Matt Perryman Matt Perryman

Does it help me? [Stop Nitpicking]

The first chapter of Switch: How to Change When Change is Hard by Chip & Dan Heath (link to my review) tells the story of Jerry Sternin, who came to Vietnam in the 1999 with a big mission and a small budget. Sternin had the task of fighting child malnutrition in poor villages, without government support and only limited resources of his own.

Most of us can relate to feelings of despair that come up in overwhelming situations. The goal seems impossible and the trip hopeless, so why bother at all? It’s easy to just give up.

Sternin took a different path. He went out to the villages and looked for cases where the children weren’t starving, and then copied that solution. Within a year, while the problem wasn’t solved, there were measurable, and almost unbelievable, improvements. Because Sternin focused on what was working, rather than everything that was wrong and in his way, he got results.

The Heath brothers used Sternin’s story as an example of finding the bright spots. When you’re looking for a solution, you don’t focus on all the facts that, no matter how correct, don’t help you solve the problem. You look at what is working and you copy it.

SOURCE DATA:
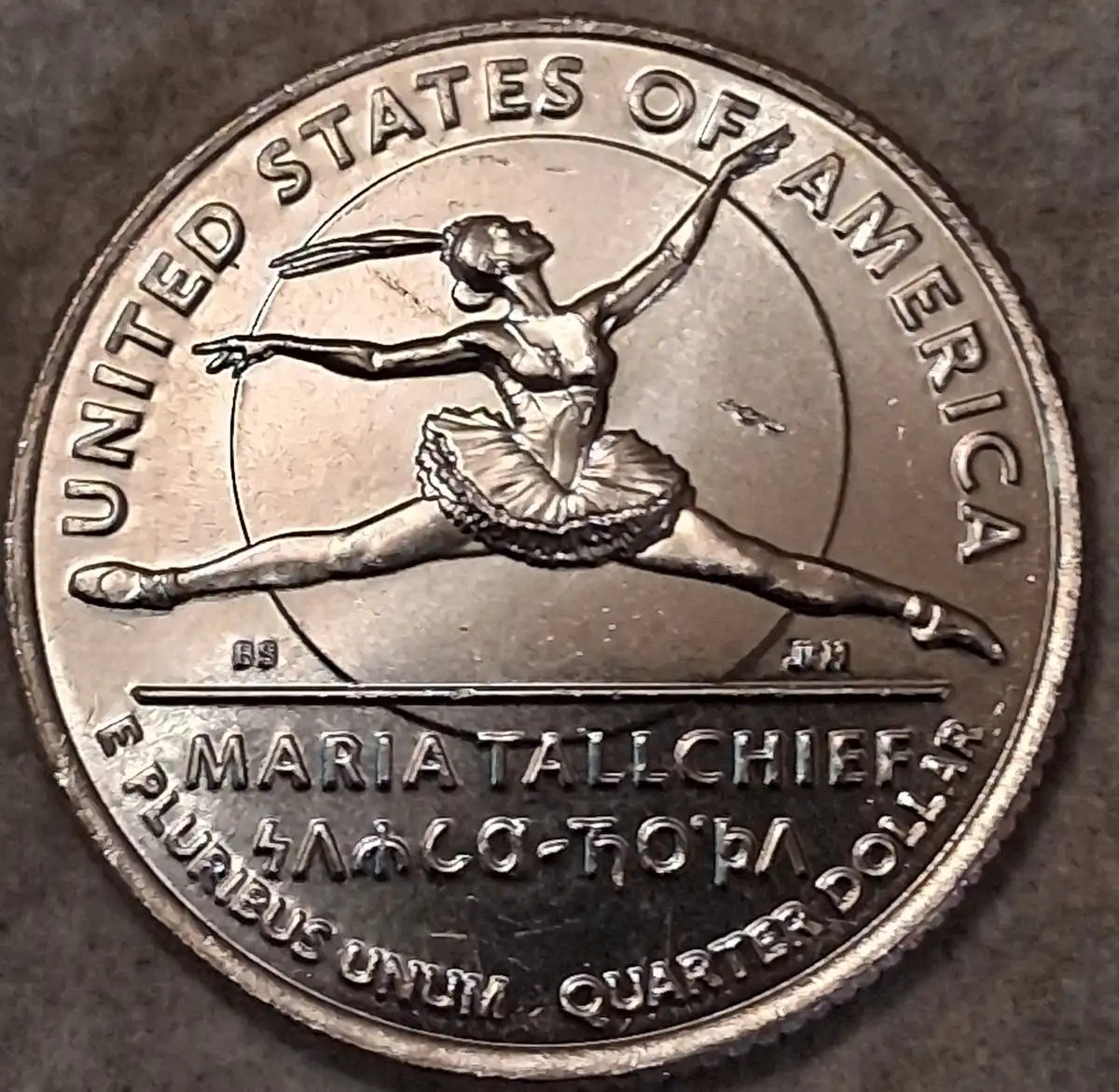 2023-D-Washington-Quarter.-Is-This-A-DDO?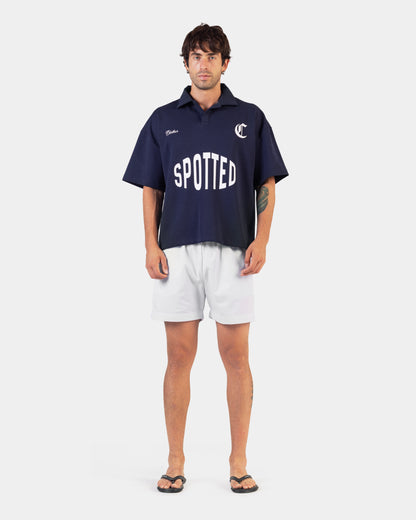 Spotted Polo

TO-DO ITEM A: In the passage about Jerry Sternin, what task did Sternin have in Vietnam?
TO-DO ITEM B: Please extend the passage about Jerry Sternin and finding the bright spots, picking up after its last sentence.
The lines are not needed for either task.

EXERCISE RESPONSE A: He had the task of fighting child malnutrition in poor villages.

EXERCISE RESPONSE B:
The human mind has a built-in negativity bias. We’re wired to focus excessively on the downsides and drawbacks and to ignore the positives. We make up our minds unconsciously and then rationalize our decisions after the fact — what’s called motivated reasoning.

There is considerable evidence that people are more likely to arrive at conclusions that they want to arrive at, but their ability to do so is constrained by their ability to construct seemingly reasonable justifications for these conclusions.

You want to be right, and being right means everyone else must be wrong, or stupid, or your choice of derogatory term. Your brain then makes that happen and convinces you that you’re being objective and reasonable.

When faced with a large and challenging problem, whether a project at work or trying to stick to a diet, it’s easy focus unduly on how hard it will be, on all the drawbacks, potential risks, and all the reasons why trying to pull off this forsaken scheme from HP Lovecraft’s imagination is a bad idea.

This is where perfectionism originates.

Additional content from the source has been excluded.